Nous sommes nulle part donc, bientôt de l’autre côté du plus petit fleuve d’on ne sait où, à une époque improbable. Oh, le PPF (le plus petit fleuve) s’appelle le Basilic. Enfin bref, ça commence mal. Puis ça va mieux : Collette SAIT raconter une histoire, nous propose même un superbe et inattendu changement de narrateur à mi-chemin. On doit finalement être dans un passé quelconque (fin XXVIIIème ?). Belles descriptions d’une vie au ras des sillons. Bon, les Maîtres sont méchants (ou pire) et les paysans incultes et perdants-nés. La condition est dure, les saisons impitoyables. Les dernières pages donnent à penser que Collette n’a pas vraiment su comment se débarrasser de son personnage central. Livre embarrassant. Car bien écrit. Comme on dit c’est bien fait d’un panier en jonc dont on n’a ni l’envie ni l’usage et que vient de vous offrir une voisine de retour des Saintes-Maries-de-la-Mer.

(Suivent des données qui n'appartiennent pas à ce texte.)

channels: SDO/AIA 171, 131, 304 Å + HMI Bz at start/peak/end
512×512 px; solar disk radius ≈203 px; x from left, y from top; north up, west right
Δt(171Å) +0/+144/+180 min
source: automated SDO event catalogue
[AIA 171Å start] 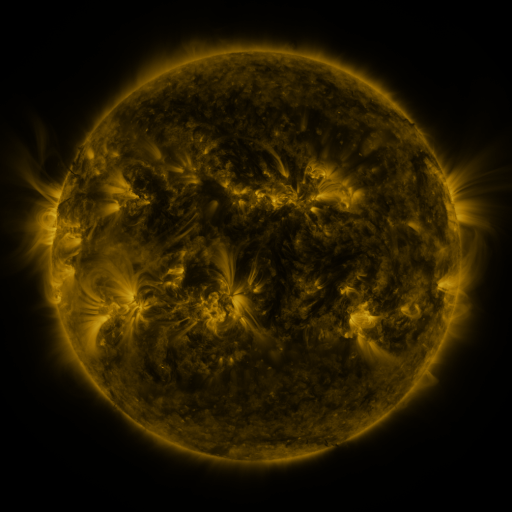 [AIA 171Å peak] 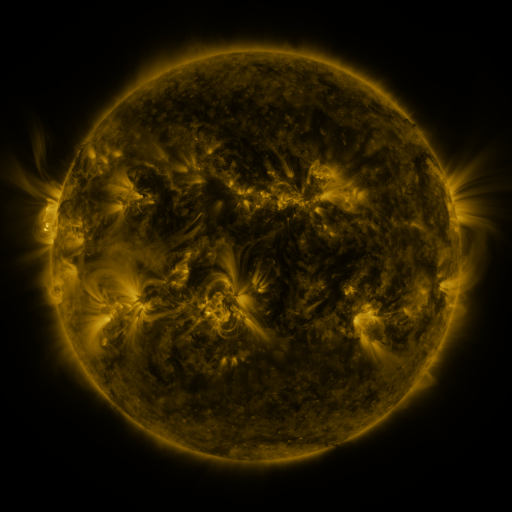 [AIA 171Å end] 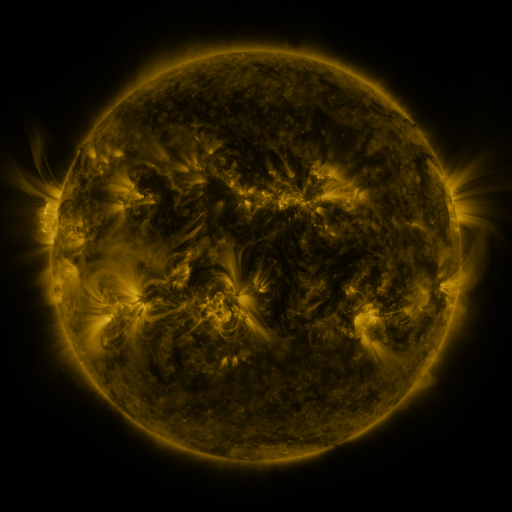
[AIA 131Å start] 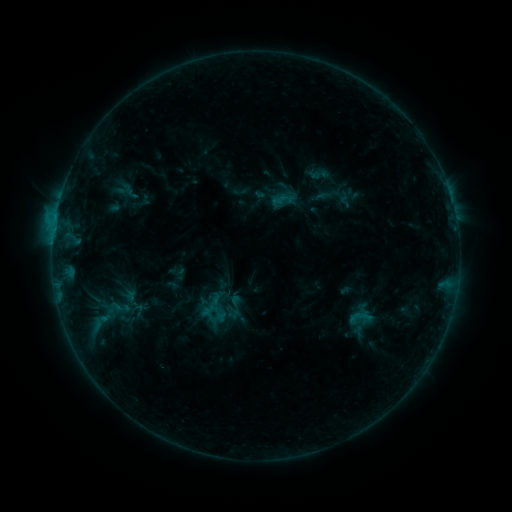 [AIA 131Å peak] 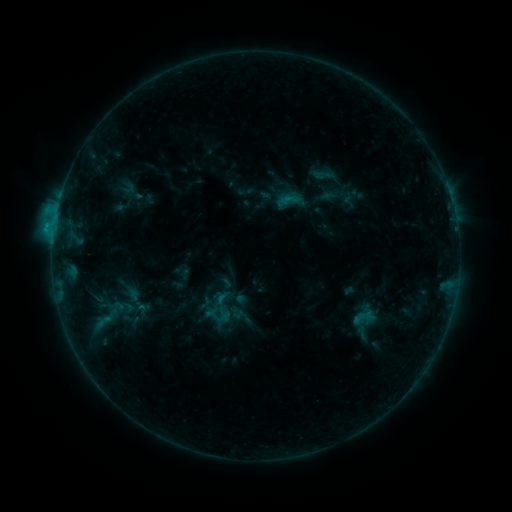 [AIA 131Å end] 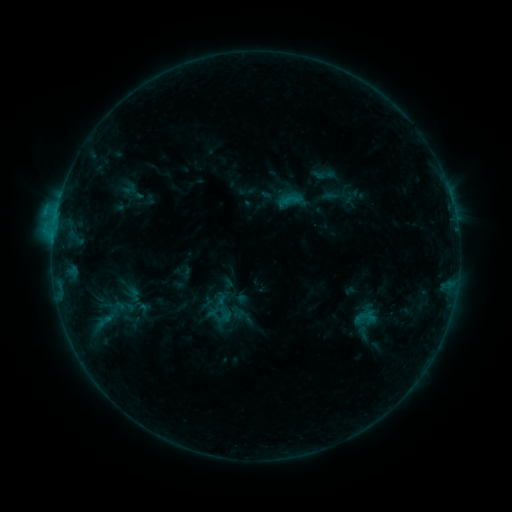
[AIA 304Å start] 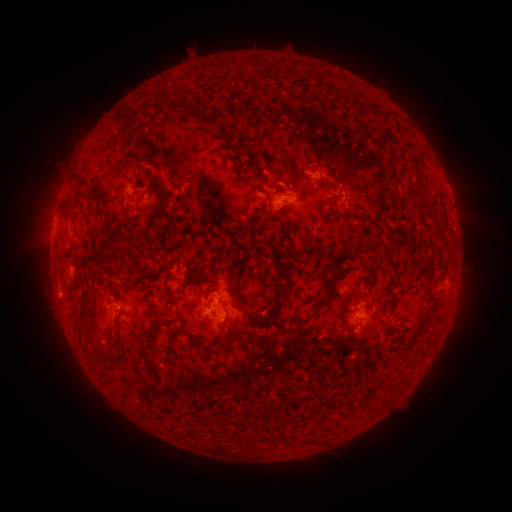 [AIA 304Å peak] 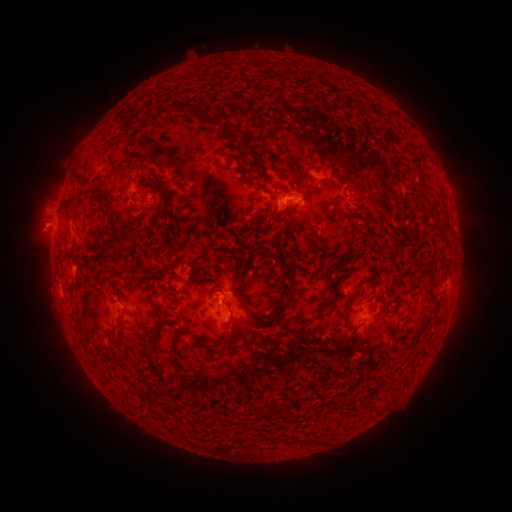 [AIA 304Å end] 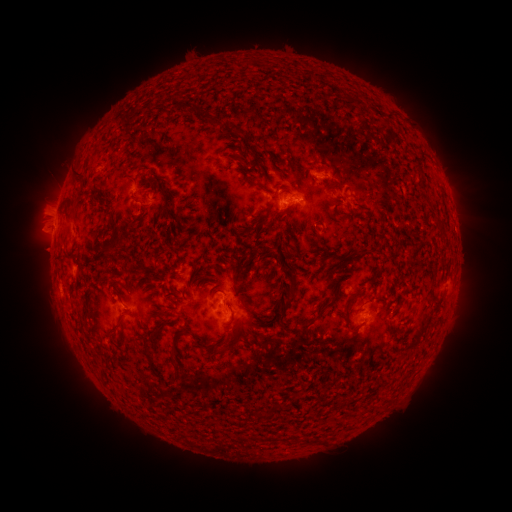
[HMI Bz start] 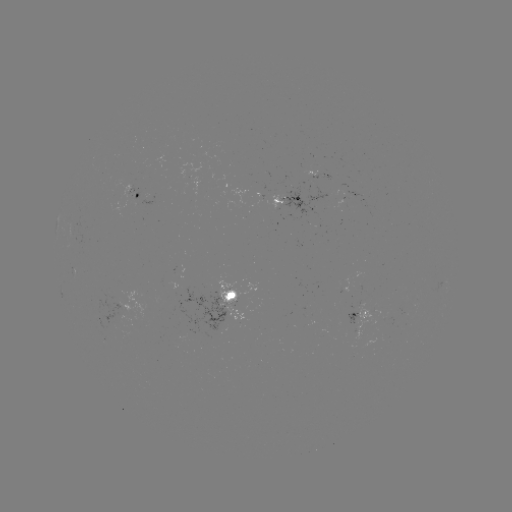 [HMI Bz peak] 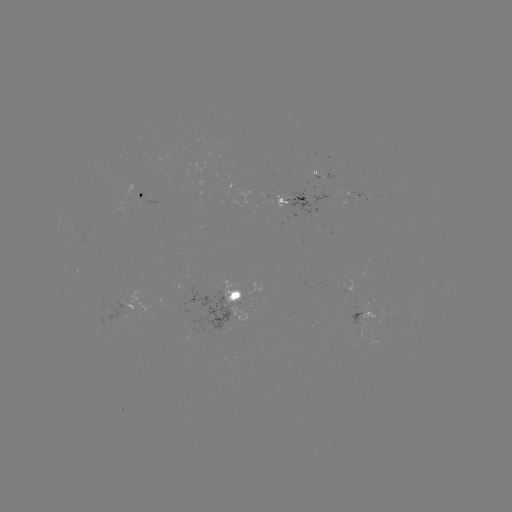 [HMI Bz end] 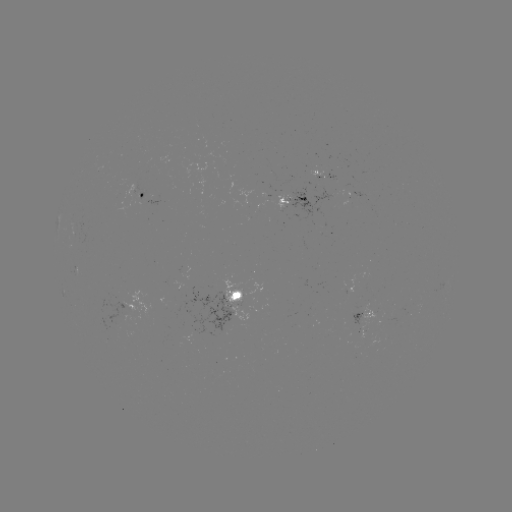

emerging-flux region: [276, 195, 287, 215]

La désinvolture est une bien belle chose, Philippe Jaenada, Mialet-Barrault Eds, août 2024, 496 pages, 22 €
Début des années cinquante, une jeune défenestrée et des personnages typiquement atypiques. Encore un bouquin dans lequel l’auteur nous montre (se montre en train de…) qu’il écrit un livre. Je l’imagine avec ses tas de papiers, ses fiches, peut-être un tableau mural avec des flèches, ou des fils et des punaises, des photos…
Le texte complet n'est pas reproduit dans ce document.